Nichols ist der einzige Regisseur, dessen Filme dieses Jahr auf drei der fünf größten Filmfestspiele liefen (Berlin, Cannes, Toronto). Sein neuestes Werk, Loving, über eine "Mischehe" zur Zeit der Rassentrennung, könnte möglicherweise Nichols' erster Oscar-Anwärter werden.

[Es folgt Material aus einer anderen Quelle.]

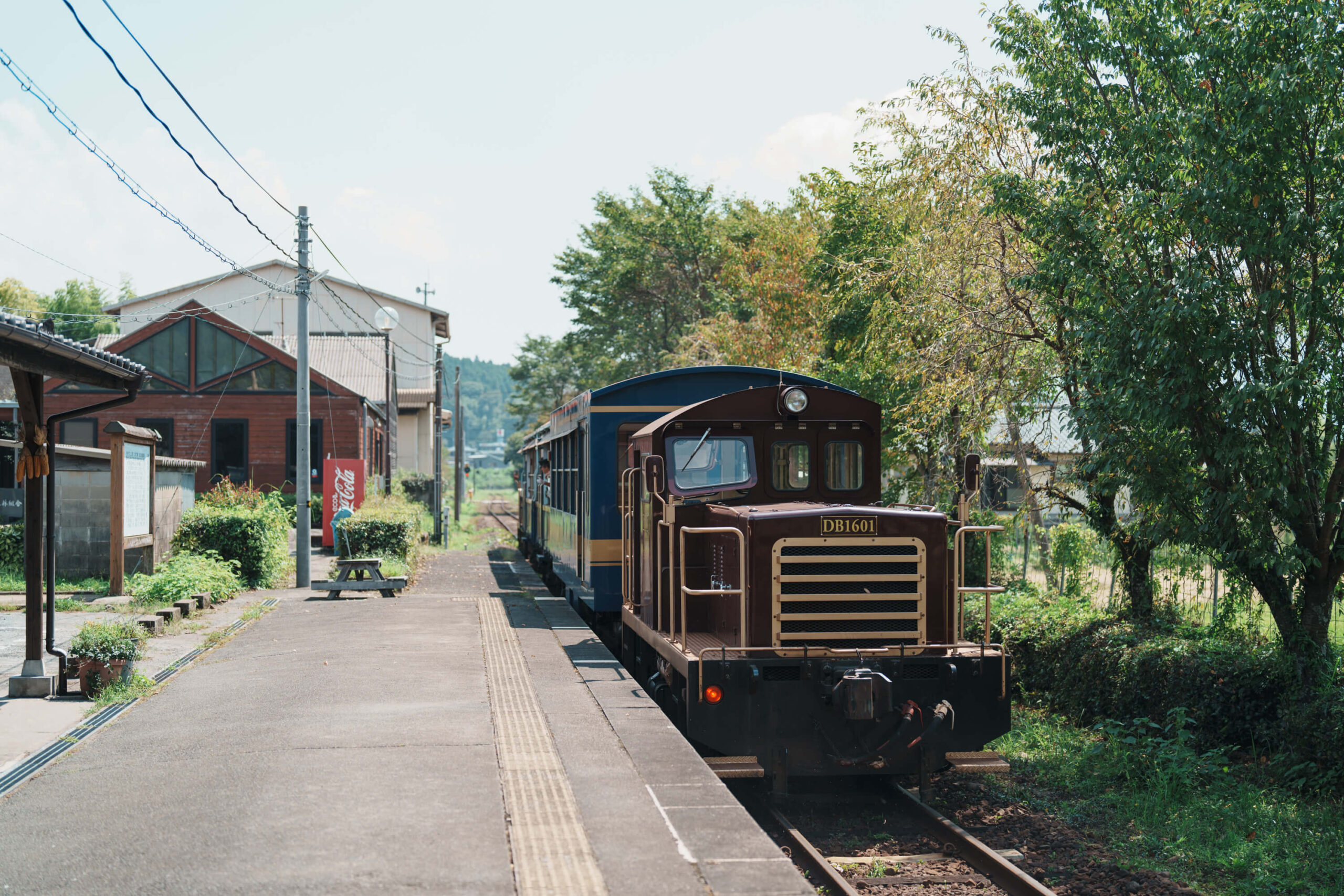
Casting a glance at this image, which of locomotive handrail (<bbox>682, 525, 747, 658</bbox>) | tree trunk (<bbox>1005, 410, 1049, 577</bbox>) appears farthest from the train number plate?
tree trunk (<bbox>1005, 410, 1049, 577</bbox>)

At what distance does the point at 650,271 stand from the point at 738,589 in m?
36.1

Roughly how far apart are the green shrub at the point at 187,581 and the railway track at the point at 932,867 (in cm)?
1074

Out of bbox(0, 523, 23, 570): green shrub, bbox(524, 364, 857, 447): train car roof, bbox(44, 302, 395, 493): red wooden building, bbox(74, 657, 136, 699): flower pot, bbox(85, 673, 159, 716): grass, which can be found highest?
bbox(44, 302, 395, 493): red wooden building

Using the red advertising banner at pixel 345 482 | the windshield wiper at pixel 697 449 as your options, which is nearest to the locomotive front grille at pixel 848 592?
the windshield wiper at pixel 697 449

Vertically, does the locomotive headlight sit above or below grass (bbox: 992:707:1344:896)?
above

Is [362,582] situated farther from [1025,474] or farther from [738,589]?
[738,589]

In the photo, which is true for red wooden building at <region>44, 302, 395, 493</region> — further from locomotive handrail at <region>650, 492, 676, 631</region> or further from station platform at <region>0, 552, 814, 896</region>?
locomotive handrail at <region>650, 492, 676, 631</region>

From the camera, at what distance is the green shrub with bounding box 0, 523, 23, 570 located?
17.9 meters

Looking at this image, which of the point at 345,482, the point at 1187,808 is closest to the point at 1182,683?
the point at 1187,808

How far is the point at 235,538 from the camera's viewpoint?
18.5m

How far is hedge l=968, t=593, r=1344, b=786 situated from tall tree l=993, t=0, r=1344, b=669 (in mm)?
497

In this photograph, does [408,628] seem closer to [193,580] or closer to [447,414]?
[193,580]

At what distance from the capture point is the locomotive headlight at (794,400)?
29.6ft

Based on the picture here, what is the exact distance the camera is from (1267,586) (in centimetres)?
938
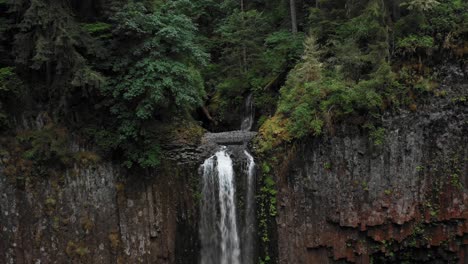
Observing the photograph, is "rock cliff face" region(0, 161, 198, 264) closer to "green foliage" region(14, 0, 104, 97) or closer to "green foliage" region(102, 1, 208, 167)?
"green foliage" region(102, 1, 208, 167)

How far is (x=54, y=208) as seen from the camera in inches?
522

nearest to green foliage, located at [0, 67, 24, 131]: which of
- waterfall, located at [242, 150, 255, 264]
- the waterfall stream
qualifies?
the waterfall stream

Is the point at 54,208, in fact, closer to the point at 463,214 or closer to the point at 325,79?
the point at 325,79

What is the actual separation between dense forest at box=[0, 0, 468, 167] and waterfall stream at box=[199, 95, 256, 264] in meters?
1.42

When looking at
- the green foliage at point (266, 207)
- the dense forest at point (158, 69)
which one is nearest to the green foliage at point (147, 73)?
the dense forest at point (158, 69)

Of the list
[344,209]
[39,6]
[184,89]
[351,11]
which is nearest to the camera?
[39,6]

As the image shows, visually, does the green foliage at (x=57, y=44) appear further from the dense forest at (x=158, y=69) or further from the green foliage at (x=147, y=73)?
the green foliage at (x=147, y=73)

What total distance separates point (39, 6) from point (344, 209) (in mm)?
11595

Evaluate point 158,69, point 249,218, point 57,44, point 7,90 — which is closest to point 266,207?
point 249,218

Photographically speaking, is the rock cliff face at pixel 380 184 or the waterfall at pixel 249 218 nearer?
the rock cliff face at pixel 380 184

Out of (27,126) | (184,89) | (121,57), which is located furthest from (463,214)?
(27,126)

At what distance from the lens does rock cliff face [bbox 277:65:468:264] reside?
13945 mm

Sein zweiter und dritter Spielfilm, Take Shelter und Mud, wurden schon an der französischen Riviera gezeigt, womit Nichols zu der exklusiven Gruppe von Regisseuren gehört, die ihre Werke regelmäßig in Cannes vorstellen.

Loving ist der zweite Film, den Nichols dieses Jahr veröffentlicht hat, und insgesamt sein fünfter. Er erzählt von dem Paar Mildred und Richard Loving aus Virginia, deren Fall 1967 dazu führte, dass der Oberste Gerichtshof der USA endlich die Gesetze gegen Mischehen abschaffte. Bei der Vorstellung in Cannes gab es Standing Ovations. Der Australier Joel Edgerton (Der große Gatsby, The Gift) spielt in Loving Richard, die äthiopisch-irische Ruth Negga (Warcraft: The Beginning) spielt Mildred, und wie die meisten Filme aus Nichols' Feder spielt der Film in den Südstaaten.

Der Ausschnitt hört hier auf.